_Problema assegnato 1_: Estrai tutte le righe delle voci in cui compare la stringa "closest". Maiuscole e minuscole fanno differenza.

Operazione “Maiale Marino” (1941)
“Mia cara mamma, quando riceverai questa lettera, sarò morto. Mi sono offerto volontario per una missione rischiosa che non è riuscita...”
Questa era la prima delle tre lettere che il tenente di vascello Luigi Durand de la Penne, della Real Marina Militare Italiana, scrisse 15 giorni prima del Natale 1941. Una seconda lettera, invece, annunziava che l’impresa era riuscita ed una terza che egli era stato fatto prigioniero. Al termine della missione, sarebbe stata impostata la lettera che faceva al caso.
De la Penne, un bel giovane atletico di 27 anni, alto più di 1 metro e 83, stava per intraprendere un’azione che eccelle negli annali delle imprese coraggiose: doveva condurre un gruppo di sei uomini in un attacco, praticamente a mani nude, contro le forze navali britanniche concentrate ad Alessandria d’Egitto. Con quest’impresa, in cui uomini di 72 chili erano opposti a corazzate di 32.000 tonnellate, De la Penne era destinato a conquistare una grande vittoria navale e l’ammirazione di chi ne ebbe il danno maggiore. Winston Churchill la definì infatti “uno straordinario esempio di coraggio e genialità.”
De la Penne aveva il compito di affondare, in un momento critico della guerra, alcune grosse unità della flotta inglese del Mediterraneo. Gli Inglesi avevano da poco perso una corazzata ed una portaerei, silurate da sommergibili. Le due corazzate rimaste nel Mediterraneo si erano rifugiate nel porto di Alessandria. De la Penne e i suoi uomini dovevano guidare piccoli sottomarini – chiamati “maiali” – standovi a cavalcioni, fin dentro il porto di Alessandria ed attaccare le navi nemiche.
Ogni “maiale” era lungo 6,70 metri ed aveva 533 millimetri di diametro. Azionato da un motore elettrico silenzioso, aveva la velocità di 2-3 miglia orarie, un’autonomia di 10 miglia ed una testa staccabile, carica di 300 chili di esplosivo. Giunti nel porto, i tre equipaggi, composti da 2 uomini ciascuno, dovevano applicare le cariche d’esplosivo alla carena delle navi nemiche e poi tentare di mettersi in salvo.
Le probabilità che qualcuno di loro riuscisse a compiere la missione e tornare perfino alla base, erano davvero minime. A De la Penne ed ai suoi uomini fu consigliato di fare testamento e d’impaccare le loro cose perché potessero essere spedite a casa, qualora non fossero tornati. Nessun ufficiale del gruppo doveva essere sposato ma “non mi sorrideva l’idea di morire senza lasciare un figlio dietro di me”, disse poi De la Penne, intervistato a fine guerra. Così chiede la mano di Valeria Butti, una bella ragazza di una famiglia benestante genovese. Dopo le nozze, celebrate in gran segreto, De la Penne, riprese servizio.

_Voci riportate_:
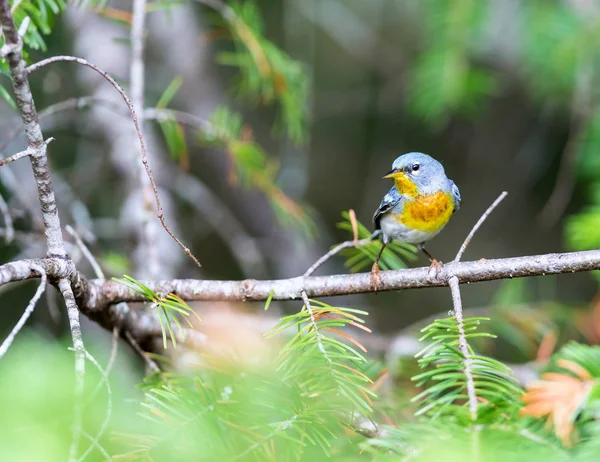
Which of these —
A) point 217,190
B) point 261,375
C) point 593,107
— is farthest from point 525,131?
point 261,375

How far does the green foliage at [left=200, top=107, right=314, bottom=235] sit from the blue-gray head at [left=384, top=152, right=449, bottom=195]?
44 centimetres

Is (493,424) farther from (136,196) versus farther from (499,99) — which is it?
(499,99)

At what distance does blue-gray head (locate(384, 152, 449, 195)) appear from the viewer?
2.26 m

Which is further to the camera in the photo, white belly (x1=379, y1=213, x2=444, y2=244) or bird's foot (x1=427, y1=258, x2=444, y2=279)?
Answer: white belly (x1=379, y1=213, x2=444, y2=244)

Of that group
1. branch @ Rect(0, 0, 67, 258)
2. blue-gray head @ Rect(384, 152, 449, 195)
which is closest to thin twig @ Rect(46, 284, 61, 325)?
branch @ Rect(0, 0, 67, 258)

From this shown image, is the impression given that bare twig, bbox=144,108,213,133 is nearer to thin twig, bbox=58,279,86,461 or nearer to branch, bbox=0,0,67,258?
branch, bbox=0,0,67,258

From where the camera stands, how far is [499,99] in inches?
155

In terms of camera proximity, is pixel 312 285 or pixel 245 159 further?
pixel 245 159

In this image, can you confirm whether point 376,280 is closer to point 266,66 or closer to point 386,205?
point 386,205

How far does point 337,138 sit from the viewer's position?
445 cm

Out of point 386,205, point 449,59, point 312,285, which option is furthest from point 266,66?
point 312,285

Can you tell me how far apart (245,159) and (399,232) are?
64cm

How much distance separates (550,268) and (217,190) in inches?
123

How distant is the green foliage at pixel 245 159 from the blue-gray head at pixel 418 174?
436mm
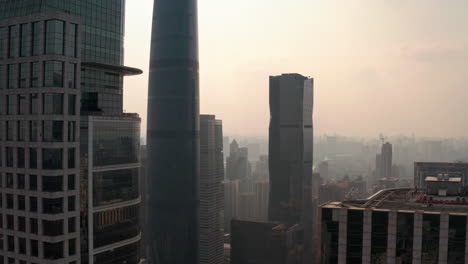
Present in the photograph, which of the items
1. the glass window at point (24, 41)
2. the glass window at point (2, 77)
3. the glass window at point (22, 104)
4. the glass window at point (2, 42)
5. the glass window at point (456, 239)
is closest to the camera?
the glass window at point (456, 239)

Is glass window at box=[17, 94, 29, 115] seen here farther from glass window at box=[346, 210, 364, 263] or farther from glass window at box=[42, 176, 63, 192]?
glass window at box=[346, 210, 364, 263]

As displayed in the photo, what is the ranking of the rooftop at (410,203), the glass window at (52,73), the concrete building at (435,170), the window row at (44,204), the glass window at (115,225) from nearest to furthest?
the rooftop at (410,203)
the window row at (44,204)
the glass window at (52,73)
the glass window at (115,225)
the concrete building at (435,170)

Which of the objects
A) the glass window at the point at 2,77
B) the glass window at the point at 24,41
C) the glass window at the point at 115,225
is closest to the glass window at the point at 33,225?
the glass window at the point at 115,225

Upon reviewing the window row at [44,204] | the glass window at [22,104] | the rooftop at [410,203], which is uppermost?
the glass window at [22,104]

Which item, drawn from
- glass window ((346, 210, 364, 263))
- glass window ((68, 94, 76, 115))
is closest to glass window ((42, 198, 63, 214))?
glass window ((68, 94, 76, 115))

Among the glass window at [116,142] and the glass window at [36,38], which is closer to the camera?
the glass window at [36,38]

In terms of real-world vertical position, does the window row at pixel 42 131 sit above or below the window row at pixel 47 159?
above

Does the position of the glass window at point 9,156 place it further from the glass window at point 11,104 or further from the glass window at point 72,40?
the glass window at point 72,40

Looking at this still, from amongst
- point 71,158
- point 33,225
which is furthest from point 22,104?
point 33,225
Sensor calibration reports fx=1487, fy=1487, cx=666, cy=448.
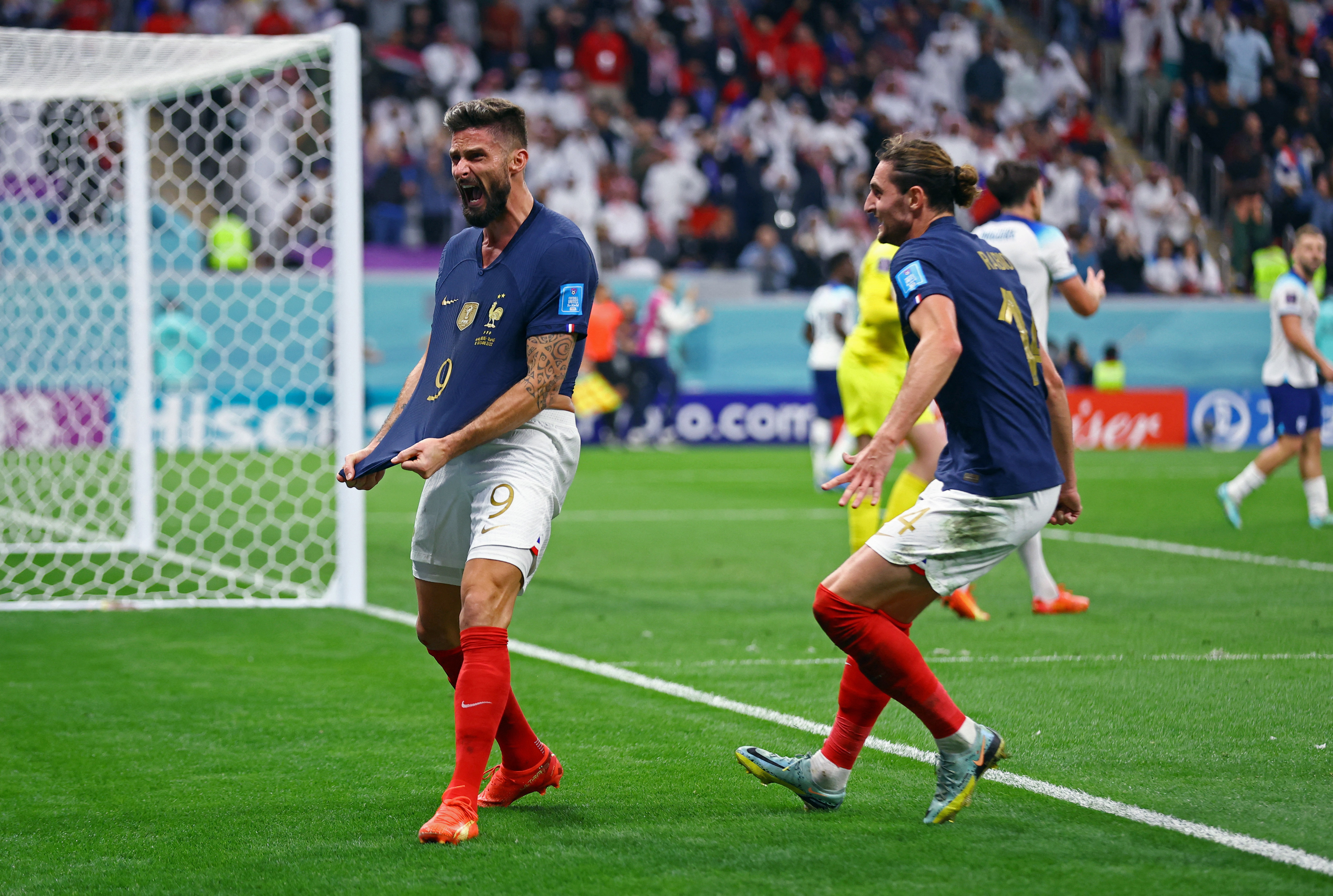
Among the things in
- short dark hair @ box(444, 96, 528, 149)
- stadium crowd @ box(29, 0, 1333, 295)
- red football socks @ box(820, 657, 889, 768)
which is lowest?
red football socks @ box(820, 657, 889, 768)

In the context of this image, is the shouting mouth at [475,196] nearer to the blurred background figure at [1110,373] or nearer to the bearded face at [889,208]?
the bearded face at [889,208]

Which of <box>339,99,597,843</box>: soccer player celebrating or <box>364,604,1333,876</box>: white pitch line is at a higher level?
<box>339,99,597,843</box>: soccer player celebrating

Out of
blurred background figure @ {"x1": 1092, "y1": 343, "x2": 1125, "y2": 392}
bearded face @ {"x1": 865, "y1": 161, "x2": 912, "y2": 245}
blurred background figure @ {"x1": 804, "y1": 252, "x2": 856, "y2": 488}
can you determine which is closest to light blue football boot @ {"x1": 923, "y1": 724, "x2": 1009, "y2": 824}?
bearded face @ {"x1": 865, "y1": 161, "x2": 912, "y2": 245}

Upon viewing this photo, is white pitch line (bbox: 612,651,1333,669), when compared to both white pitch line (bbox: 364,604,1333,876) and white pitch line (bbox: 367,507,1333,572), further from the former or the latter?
white pitch line (bbox: 367,507,1333,572)

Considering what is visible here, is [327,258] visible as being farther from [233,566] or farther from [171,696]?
[171,696]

_Problema assegnato 2_:
Rispondi alle domande seguenti sul testo relativo all'Operazione "Maiale Marino".
(a) Quanti anni aveva De la Penne?
(b) Quanto era lungo ciascun "maiale"?
(c) Da quanti uomini era composto ognuno dei tre equipaggi?

_Risposta completa 1_:
which is closest to thin twig @ Rect(46, 284, 61, 325)?
is closest to the camera?
is closest to the glass window at the point at 33,225?
is closest to glass window ((42, 198, 63, 214))?
can you determine which is closest to light blue football boot @ {"x1": 923, "y1": 724, "x2": 1009, "y2": 824}?

_Risposta completa 2_:
(a) 27 anni.
(b) 6,70 metri.
(c) Da 2 uomini.